*** Opening of Given records ***

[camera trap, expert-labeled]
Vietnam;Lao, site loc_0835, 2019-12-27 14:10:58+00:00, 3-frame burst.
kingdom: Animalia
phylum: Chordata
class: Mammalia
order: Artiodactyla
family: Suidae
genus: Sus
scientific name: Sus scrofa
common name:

*** Close of Given records ***

» **Work task**
The records above are to be repeated in full, word for word.

» **Expected answer**
[camera trap, expert-labeled]
Vietnam;Lao, site loc_0835, 2019-12-27 14:10:58+00:00, 3-frame burst.
kingdom: Animalia
phylum: Chordata
class: Mammalia
order: Artiodactyla
family: Suidae
genus: Sus
scientific name: Sus scrofa
common name:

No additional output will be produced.